16/03/2026
Capita spesso di dormire un numero adeguato di ore ma di svegliarsi con la sensazione di non aver riposato affatto. Questo accade perché il sonno e il riposo fisiologico non sono tecnicamente la stessa cosa. Mentre dormiamo, il nostro corpo può rimanere in uno stato di allerta latente, con i muscoli contratti e il sistema nervoso ancora attivo, impedendo quel recupero profondo necessario per rigenerarsi davvero.
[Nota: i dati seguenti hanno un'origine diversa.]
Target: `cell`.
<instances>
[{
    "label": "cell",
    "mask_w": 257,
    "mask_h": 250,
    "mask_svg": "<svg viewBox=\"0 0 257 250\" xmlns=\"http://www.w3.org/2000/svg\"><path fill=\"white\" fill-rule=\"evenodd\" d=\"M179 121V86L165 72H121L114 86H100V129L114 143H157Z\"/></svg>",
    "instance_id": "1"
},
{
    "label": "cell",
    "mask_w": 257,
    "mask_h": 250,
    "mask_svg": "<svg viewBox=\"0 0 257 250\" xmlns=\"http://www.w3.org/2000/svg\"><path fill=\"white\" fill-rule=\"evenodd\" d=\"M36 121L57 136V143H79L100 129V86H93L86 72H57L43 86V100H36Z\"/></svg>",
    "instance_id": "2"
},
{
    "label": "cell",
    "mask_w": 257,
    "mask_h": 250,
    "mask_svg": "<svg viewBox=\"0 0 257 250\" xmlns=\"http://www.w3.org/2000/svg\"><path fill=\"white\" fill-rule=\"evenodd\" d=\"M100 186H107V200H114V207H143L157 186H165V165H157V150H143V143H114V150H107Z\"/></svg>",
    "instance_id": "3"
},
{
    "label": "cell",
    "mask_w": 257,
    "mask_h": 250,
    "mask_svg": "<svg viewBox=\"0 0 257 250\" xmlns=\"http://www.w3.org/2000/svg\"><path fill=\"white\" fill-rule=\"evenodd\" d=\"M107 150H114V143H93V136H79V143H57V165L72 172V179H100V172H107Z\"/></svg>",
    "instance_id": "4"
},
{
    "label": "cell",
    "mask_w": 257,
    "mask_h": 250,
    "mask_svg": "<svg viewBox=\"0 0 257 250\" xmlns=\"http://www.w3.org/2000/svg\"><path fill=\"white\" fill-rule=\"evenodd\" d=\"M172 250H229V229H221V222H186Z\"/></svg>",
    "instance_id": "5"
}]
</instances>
Esiste una pratica specifica chiamata Yoga Nidra, o sonno psichico, che agisce diversamente dal semplice dormire. Attraverso una guida vocale, si induce uno stato di rilassamento consapevole che permette al sistema nervoso di passare dalla modalità di reazione allo stress a quella di recupero. È una tecnica che oggi viene spesso identificata scientificamente come NSDR (Non-Sleep Deep Rest), progettata per abbassare i livelli di attivazione mentale e scaricare la tensione accumulata che il sonno ordinario talvolta non riesce a smaltire.
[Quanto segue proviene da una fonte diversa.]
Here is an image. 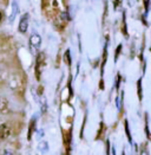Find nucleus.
I'll return each instance as SVG.
<instances>
[{
	"label": "nucleus",
	"instance_id": "obj_1",
	"mask_svg": "<svg viewBox=\"0 0 151 155\" xmlns=\"http://www.w3.org/2000/svg\"><path fill=\"white\" fill-rule=\"evenodd\" d=\"M12 128L8 123H2L0 124V140H6L11 136Z\"/></svg>",
	"mask_w": 151,
	"mask_h": 155
},
{
	"label": "nucleus",
	"instance_id": "obj_2",
	"mask_svg": "<svg viewBox=\"0 0 151 155\" xmlns=\"http://www.w3.org/2000/svg\"><path fill=\"white\" fill-rule=\"evenodd\" d=\"M28 27V14H24L19 21V31L21 33H25Z\"/></svg>",
	"mask_w": 151,
	"mask_h": 155
},
{
	"label": "nucleus",
	"instance_id": "obj_3",
	"mask_svg": "<svg viewBox=\"0 0 151 155\" xmlns=\"http://www.w3.org/2000/svg\"><path fill=\"white\" fill-rule=\"evenodd\" d=\"M30 43H31L32 46L39 48V45H40V43H41V39H40V37H39L38 35H32V37L30 39Z\"/></svg>",
	"mask_w": 151,
	"mask_h": 155
},
{
	"label": "nucleus",
	"instance_id": "obj_4",
	"mask_svg": "<svg viewBox=\"0 0 151 155\" xmlns=\"http://www.w3.org/2000/svg\"><path fill=\"white\" fill-rule=\"evenodd\" d=\"M7 107H8V101L5 97L0 96V113H4L7 109Z\"/></svg>",
	"mask_w": 151,
	"mask_h": 155
},
{
	"label": "nucleus",
	"instance_id": "obj_5",
	"mask_svg": "<svg viewBox=\"0 0 151 155\" xmlns=\"http://www.w3.org/2000/svg\"><path fill=\"white\" fill-rule=\"evenodd\" d=\"M137 92H138V100L139 101H142V98H143V95H142V78H139L138 82H137Z\"/></svg>",
	"mask_w": 151,
	"mask_h": 155
},
{
	"label": "nucleus",
	"instance_id": "obj_6",
	"mask_svg": "<svg viewBox=\"0 0 151 155\" xmlns=\"http://www.w3.org/2000/svg\"><path fill=\"white\" fill-rule=\"evenodd\" d=\"M124 126H125V133H126V136H127V139H129V142L132 143V137H131L130 129H129V123H127V121H126V120H125V123H124Z\"/></svg>",
	"mask_w": 151,
	"mask_h": 155
},
{
	"label": "nucleus",
	"instance_id": "obj_7",
	"mask_svg": "<svg viewBox=\"0 0 151 155\" xmlns=\"http://www.w3.org/2000/svg\"><path fill=\"white\" fill-rule=\"evenodd\" d=\"M120 50H122V45L119 44V45H118V48H117V50H116V57H114V59H116V61L118 59V56H119V53H120Z\"/></svg>",
	"mask_w": 151,
	"mask_h": 155
},
{
	"label": "nucleus",
	"instance_id": "obj_8",
	"mask_svg": "<svg viewBox=\"0 0 151 155\" xmlns=\"http://www.w3.org/2000/svg\"><path fill=\"white\" fill-rule=\"evenodd\" d=\"M2 155H14V154H13L11 150H5V152L2 153Z\"/></svg>",
	"mask_w": 151,
	"mask_h": 155
},
{
	"label": "nucleus",
	"instance_id": "obj_9",
	"mask_svg": "<svg viewBox=\"0 0 151 155\" xmlns=\"http://www.w3.org/2000/svg\"><path fill=\"white\" fill-rule=\"evenodd\" d=\"M2 19H4V14H2V13L0 12V23L2 21Z\"/></svg>",
	"mask_w": 151,
	"mask_h": 155
},
{
	"label": "nucleus",
	"instance_id": "obj_10",
	"mask_svg": "<svg viewBox=\"0 0 151 155\" xmlns=\"http://www.w3.org/2000/svg\"><path fill=\"white\" fill-rule=\"evenodd\" d=\"M122 155H125V154H124V152H123V153H122Z\"/></svg>",
	"mask_w": 151,
	"mask_h": 155
}]
</instances>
Integrare questa forma di riposo attivo nella propria routine è utile per chi vive ritmi urbani intensi o periodi di forte pressione lavorativo. Non serve esperienza pregressa né flessibilità fisica, poiché la pratica avviene completamente da sdraiati. È uno strumento concreto per chi cerca di risolvere la stanchezza cronica agendo alla radice del sovraccarico mentale, invece di provare semplicemente a dormire di più senza risultati.